L’avancée rapide des talibans a clairement montré que les efforts des États-Unis pour faire de l’armée afghane une force de combat robuste et indépendante ont échoué, les soldats se sentant abandonnés par des dirigeants ineptes.
KANDAHAR, Afghanistan – Les redditions semblent se produire aussi vite que les talibans peuvent se déplacer.
Ces derniers jours, les forces de sécurité afghanes se sont effondrées dans plus de 15 villes sous la pression de l’avancée des talibans qui a commencé en mai. Vendredi, des responsables ont confirmé que parmi ces villes figuraient deux des plus importantes capitales provinciales du pays : Kandahar et Herat.
Cette offensive rapide s’est traduite par des redditions massives, des hélicoptères capturés et des millions de dollars d’équipement fourni par les Américains, que les talibans exhibent sur des vidéos de téléphones portables. Dans certaines villes, de violents combats étaient en cours depuis des semaines à la périphérie, mais les talibans ont fini par dépasser leurs lignes défensives et ont ensuite pénétré dans la ville avec peu ou pas de résistance.
Cette implosion survient alors que les États-Unis ont versé plus de 83 milliards de dollars en armes, équipements et formations aux forces de sécurité du pays en deux décennies.

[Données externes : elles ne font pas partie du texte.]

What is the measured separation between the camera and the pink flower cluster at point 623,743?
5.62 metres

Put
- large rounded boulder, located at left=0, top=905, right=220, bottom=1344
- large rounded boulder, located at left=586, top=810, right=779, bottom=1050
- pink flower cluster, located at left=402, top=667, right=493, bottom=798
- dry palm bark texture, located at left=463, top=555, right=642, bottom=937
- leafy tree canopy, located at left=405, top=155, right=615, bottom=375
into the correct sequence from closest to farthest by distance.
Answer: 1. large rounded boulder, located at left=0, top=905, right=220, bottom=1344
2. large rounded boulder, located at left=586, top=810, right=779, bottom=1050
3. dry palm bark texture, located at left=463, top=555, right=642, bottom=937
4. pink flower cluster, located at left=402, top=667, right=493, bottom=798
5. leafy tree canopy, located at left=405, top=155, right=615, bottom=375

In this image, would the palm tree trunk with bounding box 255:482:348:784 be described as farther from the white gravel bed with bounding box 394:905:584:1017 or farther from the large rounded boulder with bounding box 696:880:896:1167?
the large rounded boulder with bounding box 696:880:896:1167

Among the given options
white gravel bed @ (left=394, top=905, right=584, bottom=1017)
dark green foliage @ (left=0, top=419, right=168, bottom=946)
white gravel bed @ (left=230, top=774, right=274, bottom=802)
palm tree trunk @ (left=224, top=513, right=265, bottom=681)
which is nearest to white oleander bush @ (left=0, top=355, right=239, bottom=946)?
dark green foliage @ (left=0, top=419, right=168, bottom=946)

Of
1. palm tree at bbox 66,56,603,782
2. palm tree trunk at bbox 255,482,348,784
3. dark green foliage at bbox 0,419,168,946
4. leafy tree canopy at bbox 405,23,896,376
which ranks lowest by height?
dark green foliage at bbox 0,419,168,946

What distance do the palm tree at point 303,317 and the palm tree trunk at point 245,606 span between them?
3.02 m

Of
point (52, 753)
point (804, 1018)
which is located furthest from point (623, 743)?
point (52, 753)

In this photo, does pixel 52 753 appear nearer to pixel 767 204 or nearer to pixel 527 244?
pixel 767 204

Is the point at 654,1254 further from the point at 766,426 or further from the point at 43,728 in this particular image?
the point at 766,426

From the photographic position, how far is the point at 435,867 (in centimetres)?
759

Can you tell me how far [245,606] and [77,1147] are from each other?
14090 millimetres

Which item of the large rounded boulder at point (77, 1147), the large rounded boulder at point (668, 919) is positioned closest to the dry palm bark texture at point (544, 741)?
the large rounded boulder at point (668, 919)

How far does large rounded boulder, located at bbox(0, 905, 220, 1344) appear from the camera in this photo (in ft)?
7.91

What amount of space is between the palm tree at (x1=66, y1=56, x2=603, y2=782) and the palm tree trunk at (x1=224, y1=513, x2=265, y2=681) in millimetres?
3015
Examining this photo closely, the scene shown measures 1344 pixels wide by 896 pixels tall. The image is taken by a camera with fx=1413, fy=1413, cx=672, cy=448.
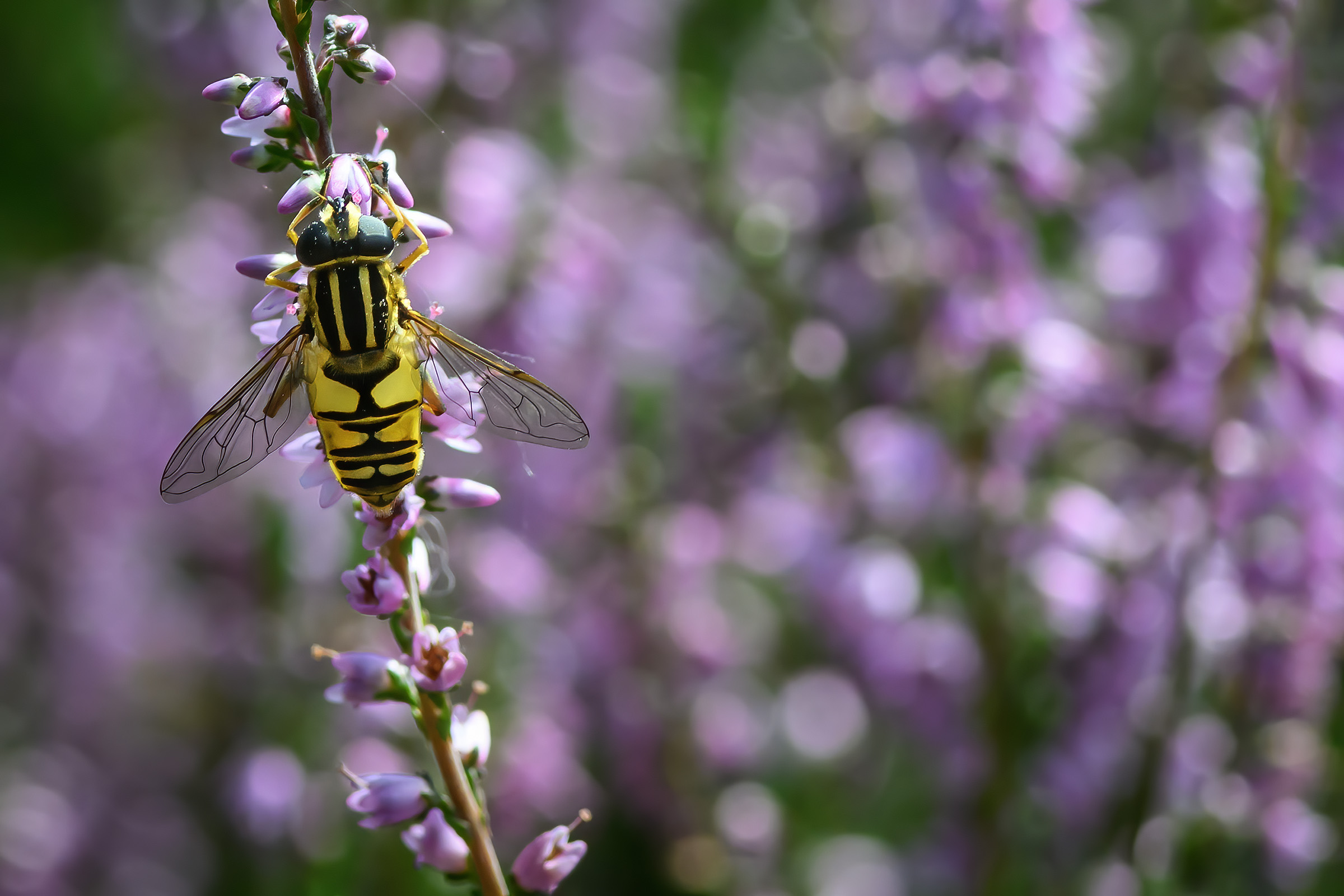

La mise en place de l’appareil de sécurité afghan était l’un des éléments clés de la stratégie de l’administration Obama lorsqu’elle a cherché à trouver un moyen de transférer la sécurité et de partir il y a près de dix ans. Ces efforts ont produit une armée modelée à l’image de l’armée américaine, une institution afghane qui était censée survivre à la guerre américaine.
Mais elle sera probablement partie avant que les États-Unis ne le soient.
Alors que l’avenir de l’Afghanistan semble de plus en plus incertain, une chose devient extrêmement claire : les efforts déployés par les États-Unis pendant 20 ans pour reconstruire l’armée afghane en une force de combat robuste et indépendante ont échoué, et cet échec se manifeste aujourd’hui en temps réel, alors que le pays glisse sous le contrôle des talibans.
La façon dont l’armée afghane s’est désintégrée n’est pas apparue la semaine dernière, mais il y a des mois, dans une accumulation de pertes qui a commencé avant même l’annonce par le président Biden que les États-Unis se retireraient le 11 septembre.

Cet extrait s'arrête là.